Mike “Doc” Emrick was the voice of hockey for a generation. His genuine passion for the game and the players was always made abundantly clear. His unique combination of phrases added a dash of flavor to every broadcast he was a part of. He described the puck being “ladled,” “dubbed,” “careened,” “pitch-forked” and, maybe his best one, “waffle-boarded.”
The Hall of Fame announcer retired from his position on Monday. After the 2004 lockout, he became the National Hockey League’s marquee broadcaster in 2005 for NBC and NBC Sports. During those 15 seasons, Emrick delighted hockey fans as a pleasant companion to watch the game with.
Emrick might not have gotten all the playoff games and great matchups throughout the years. No one man could handle the dogged NHL 82-game schedule with four rounds of playoffs to boot. However, contests always had an added sense of importance when he was behind the microphone.
His Stanley Cup-clinching calls were memorable but understated. Even though he was truly blessed with the gift to gab, Emrick knew when to let the moment speak for itself. He understood that, at the end of the day, the moment was about the players, not the guys in the booth.
During these down-to-the-wire Stanley Cup Playoffs victories, he would be noticeably short of breath. He had tremendous calls during heart-stopping Stanley Cup championships by the Detroit Red Wings in 2008, the Pittsburgh Penguins in 2009 and the Los Angeles Kings in 2014.
In hockey, a broadcaster has to be able to stay on pace with the neck-breaking speed and constant swings of momentum. It is the hardest sport to call because of the play constantly driving down a different avenue. Nobody grasped this better than Emrick. Improvising was one of his strong suits.
One moment that stands out in his career is actually not one of his more memorable, eloquent calls.
The 2010 Stanley Cup Finals between the Chicago Blackhawks and Philadelphia Flyers produced the most unusual Cup-clinching goal in league history. Patrick Kane scored an overtime winner in Philadelphia, but Kane was the only one who knew it went in. There was an awkward, delayed celebration from the Blackhawks and little reaction from the crowd.
That had to be a strange couple of seconds for Emrick. Announcers dream of laying the soundtrack for history on a championship-winning score. But what do you do if you could not see the play? After collecting the information, Emrick still found a way to describe the mayhem.
After about five seconds of trying to disseminate what happened, he was able to create a memorable phrase for the occasion:
“We saw no light. We saw no signal. And we’re not sure if they’ve sent a signal to the goal yet, but they are celebrating at the other end of the ice. What chaos.”

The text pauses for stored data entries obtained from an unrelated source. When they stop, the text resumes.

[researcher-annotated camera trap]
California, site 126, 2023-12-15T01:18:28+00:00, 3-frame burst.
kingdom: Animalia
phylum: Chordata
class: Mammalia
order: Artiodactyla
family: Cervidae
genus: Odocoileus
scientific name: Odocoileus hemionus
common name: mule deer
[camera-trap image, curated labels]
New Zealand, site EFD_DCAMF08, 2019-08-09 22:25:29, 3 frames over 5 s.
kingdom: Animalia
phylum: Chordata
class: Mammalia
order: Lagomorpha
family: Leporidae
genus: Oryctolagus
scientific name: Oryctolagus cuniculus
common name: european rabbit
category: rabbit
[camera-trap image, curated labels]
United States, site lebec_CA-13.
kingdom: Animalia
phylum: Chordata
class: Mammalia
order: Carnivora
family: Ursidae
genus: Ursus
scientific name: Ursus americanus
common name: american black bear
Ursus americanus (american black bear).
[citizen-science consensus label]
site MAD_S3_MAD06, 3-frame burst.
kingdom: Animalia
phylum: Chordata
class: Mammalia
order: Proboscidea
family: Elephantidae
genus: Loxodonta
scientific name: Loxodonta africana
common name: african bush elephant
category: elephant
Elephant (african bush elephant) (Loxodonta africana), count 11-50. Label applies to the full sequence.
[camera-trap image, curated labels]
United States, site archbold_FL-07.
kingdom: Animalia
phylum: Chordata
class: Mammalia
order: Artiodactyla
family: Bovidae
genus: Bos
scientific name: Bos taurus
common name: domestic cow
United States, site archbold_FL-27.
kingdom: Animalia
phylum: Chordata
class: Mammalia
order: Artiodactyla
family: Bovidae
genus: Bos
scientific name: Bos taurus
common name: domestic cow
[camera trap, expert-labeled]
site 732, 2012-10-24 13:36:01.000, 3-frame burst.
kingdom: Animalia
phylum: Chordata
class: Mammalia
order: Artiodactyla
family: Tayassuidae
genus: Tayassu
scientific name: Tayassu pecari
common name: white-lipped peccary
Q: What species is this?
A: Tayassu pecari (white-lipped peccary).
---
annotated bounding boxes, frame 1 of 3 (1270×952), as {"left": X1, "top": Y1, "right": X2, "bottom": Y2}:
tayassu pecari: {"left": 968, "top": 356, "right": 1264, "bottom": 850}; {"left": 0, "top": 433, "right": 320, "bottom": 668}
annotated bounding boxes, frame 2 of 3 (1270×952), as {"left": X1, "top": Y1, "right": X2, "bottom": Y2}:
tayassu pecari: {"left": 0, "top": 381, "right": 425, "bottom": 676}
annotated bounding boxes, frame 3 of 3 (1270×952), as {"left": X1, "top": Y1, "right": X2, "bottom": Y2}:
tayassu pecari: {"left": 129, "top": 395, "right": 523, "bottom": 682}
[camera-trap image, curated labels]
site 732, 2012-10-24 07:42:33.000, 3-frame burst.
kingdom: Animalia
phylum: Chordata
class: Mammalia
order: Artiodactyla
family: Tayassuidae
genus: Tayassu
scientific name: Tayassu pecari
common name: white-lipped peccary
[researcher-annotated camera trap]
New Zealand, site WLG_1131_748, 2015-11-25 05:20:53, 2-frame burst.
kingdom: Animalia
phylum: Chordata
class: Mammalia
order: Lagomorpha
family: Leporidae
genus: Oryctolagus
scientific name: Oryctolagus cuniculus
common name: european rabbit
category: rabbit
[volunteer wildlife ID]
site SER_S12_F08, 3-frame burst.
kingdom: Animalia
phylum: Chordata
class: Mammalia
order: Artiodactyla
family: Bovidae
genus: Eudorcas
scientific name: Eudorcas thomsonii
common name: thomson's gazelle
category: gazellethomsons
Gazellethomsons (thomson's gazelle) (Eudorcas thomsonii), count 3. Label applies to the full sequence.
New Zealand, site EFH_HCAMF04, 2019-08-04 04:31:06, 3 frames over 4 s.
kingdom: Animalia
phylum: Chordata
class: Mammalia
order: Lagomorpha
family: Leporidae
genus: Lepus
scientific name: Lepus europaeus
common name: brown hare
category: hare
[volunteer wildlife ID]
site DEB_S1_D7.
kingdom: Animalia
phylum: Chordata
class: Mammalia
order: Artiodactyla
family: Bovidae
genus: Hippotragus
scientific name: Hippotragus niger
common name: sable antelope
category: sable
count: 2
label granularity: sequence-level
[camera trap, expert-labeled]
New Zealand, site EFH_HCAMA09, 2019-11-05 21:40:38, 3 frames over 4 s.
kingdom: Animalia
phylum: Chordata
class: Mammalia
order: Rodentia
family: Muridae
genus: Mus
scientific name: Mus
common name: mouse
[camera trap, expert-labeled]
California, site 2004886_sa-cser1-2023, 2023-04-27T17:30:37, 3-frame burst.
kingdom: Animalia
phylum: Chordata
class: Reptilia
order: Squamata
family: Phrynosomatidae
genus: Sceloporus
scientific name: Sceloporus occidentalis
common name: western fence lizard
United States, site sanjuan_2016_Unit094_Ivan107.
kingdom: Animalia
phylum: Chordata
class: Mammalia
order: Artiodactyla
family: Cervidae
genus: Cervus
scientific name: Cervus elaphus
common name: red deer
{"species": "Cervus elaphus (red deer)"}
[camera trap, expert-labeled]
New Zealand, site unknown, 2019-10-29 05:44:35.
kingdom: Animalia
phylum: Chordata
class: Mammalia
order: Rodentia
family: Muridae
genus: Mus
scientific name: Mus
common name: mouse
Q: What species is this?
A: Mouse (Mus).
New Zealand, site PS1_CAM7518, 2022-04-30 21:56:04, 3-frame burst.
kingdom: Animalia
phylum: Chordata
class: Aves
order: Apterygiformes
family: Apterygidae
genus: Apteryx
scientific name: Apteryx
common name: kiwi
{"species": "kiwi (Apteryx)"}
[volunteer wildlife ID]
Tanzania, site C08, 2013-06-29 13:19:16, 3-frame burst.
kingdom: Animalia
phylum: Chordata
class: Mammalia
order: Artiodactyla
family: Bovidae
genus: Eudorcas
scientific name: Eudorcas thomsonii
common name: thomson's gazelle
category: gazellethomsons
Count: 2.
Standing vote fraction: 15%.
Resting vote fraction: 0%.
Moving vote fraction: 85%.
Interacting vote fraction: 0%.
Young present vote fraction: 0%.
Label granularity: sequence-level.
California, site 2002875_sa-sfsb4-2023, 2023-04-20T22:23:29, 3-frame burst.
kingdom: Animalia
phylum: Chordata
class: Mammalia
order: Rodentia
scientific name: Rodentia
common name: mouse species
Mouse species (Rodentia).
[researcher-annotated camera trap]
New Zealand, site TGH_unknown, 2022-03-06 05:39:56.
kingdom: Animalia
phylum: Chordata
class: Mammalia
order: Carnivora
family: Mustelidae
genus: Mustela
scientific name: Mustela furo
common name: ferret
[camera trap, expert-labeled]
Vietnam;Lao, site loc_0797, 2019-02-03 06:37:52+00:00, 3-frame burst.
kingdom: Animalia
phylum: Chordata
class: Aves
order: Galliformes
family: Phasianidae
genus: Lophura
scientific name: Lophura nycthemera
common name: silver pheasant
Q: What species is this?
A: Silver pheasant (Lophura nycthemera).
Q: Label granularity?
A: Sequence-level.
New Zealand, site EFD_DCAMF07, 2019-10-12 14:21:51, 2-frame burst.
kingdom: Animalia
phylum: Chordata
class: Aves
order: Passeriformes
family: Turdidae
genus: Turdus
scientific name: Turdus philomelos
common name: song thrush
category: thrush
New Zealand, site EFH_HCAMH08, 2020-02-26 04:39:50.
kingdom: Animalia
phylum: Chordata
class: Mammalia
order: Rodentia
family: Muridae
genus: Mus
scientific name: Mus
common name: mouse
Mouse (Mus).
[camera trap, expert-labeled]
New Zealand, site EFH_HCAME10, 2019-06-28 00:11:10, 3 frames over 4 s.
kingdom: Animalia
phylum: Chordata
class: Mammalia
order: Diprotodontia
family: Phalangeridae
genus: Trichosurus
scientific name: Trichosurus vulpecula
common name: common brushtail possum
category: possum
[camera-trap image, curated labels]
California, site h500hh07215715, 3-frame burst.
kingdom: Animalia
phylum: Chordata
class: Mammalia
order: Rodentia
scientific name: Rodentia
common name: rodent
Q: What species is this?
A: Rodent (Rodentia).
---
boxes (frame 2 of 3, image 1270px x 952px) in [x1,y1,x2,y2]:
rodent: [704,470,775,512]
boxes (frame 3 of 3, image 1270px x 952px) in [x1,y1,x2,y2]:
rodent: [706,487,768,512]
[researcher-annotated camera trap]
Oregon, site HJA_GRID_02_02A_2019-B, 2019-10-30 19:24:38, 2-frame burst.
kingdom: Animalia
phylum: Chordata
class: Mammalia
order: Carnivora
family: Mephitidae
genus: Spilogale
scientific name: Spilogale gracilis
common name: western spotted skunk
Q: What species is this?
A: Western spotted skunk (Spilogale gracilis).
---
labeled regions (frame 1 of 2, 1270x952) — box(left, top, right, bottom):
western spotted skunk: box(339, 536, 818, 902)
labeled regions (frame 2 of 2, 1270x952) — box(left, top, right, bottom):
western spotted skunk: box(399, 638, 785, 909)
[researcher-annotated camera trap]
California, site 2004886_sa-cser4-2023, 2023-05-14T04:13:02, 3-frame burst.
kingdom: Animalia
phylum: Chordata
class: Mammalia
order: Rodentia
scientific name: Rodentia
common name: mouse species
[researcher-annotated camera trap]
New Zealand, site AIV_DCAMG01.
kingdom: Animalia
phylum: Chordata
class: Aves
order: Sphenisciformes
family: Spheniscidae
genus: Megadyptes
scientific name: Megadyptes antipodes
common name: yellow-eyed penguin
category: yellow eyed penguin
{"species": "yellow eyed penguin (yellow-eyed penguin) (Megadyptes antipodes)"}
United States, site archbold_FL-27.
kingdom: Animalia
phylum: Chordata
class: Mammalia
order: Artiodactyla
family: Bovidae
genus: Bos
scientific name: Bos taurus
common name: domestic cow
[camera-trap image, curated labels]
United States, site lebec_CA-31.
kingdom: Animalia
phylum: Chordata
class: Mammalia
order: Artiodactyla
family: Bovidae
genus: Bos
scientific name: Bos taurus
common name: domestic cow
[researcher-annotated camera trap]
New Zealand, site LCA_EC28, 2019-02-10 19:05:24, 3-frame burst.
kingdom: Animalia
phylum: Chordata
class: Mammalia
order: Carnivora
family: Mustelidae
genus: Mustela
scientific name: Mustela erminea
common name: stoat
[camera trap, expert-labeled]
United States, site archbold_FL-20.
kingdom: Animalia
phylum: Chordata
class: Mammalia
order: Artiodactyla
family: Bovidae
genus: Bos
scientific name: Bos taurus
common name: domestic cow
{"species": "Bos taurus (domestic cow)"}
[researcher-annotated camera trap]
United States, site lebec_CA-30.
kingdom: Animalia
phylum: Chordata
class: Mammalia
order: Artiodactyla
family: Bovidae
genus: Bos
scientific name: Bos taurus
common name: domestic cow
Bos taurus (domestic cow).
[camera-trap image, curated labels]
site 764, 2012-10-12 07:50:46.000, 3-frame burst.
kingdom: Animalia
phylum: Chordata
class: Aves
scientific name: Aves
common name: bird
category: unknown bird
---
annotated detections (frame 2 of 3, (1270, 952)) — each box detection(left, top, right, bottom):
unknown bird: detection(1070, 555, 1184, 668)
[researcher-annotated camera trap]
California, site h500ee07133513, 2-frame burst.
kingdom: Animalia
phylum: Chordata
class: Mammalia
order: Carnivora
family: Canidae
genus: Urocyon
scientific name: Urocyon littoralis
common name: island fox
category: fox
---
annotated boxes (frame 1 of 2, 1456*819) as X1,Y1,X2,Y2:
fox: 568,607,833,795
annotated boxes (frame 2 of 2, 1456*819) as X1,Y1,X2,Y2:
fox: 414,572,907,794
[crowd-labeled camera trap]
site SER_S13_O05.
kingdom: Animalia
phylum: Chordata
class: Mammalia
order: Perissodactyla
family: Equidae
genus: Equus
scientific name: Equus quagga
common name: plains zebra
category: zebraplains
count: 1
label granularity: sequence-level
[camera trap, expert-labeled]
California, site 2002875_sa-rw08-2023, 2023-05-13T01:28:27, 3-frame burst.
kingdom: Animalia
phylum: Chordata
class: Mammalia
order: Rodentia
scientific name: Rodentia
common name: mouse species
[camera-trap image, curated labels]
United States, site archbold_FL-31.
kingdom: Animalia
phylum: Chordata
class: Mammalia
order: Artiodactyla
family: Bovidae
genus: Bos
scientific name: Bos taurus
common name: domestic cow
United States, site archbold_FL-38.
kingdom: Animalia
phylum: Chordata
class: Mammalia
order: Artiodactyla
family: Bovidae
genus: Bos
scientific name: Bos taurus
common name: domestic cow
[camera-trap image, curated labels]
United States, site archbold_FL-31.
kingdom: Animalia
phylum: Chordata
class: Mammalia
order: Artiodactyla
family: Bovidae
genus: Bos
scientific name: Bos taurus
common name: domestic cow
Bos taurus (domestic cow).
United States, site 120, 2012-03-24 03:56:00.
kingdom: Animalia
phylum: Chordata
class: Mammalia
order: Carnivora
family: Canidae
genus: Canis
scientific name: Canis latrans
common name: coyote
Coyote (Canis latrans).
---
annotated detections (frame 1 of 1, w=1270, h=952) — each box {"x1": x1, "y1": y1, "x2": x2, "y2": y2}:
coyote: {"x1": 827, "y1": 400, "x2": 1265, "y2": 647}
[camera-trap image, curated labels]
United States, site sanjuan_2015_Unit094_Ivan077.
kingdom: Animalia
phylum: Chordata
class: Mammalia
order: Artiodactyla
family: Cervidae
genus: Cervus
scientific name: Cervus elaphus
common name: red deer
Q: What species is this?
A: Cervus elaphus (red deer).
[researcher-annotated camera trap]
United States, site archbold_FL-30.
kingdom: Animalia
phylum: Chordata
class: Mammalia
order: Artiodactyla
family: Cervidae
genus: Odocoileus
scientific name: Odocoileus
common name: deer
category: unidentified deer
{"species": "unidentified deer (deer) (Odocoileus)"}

That is a phenomenal job of staying calm and confident under a very bizarre set of circumstances. Many announcers would have been caught stammering or going radio silent. After a quick assessment of what was happening, Emrick painted a descriptive picture.
While his resume is filled with flowery tributes of Stanley Cup victors in blowouts as well as legendary calls describing down-to-the-wire fights to claim Lord Stanley, the 2010 championship call might have been the finest moment of his career. He passed with flying colors when he had every excuse not to.
Many media members claim Emrick was as jovial off camera as he was on it. In a medium where so many play a fake “nice guy” persona on the air but are jerks off of it, it is refreshing to hear Emrick’s peers praise him as a genuinely good person. That authentic, warm attitude radiated off the screen into hockey fans’ homes throughout the globe.
The hockey world will certainly miss Emrick’s professional and colorful commentary next season and beyond. There are few special broadcasters throughout history who become synonymous with their sport. Emrick was able to cultivate a special relationship with the entire hockey community, most notably with the fans. It will certainly be hard to find someone else as charismatic and likeable in the booth as Emrick.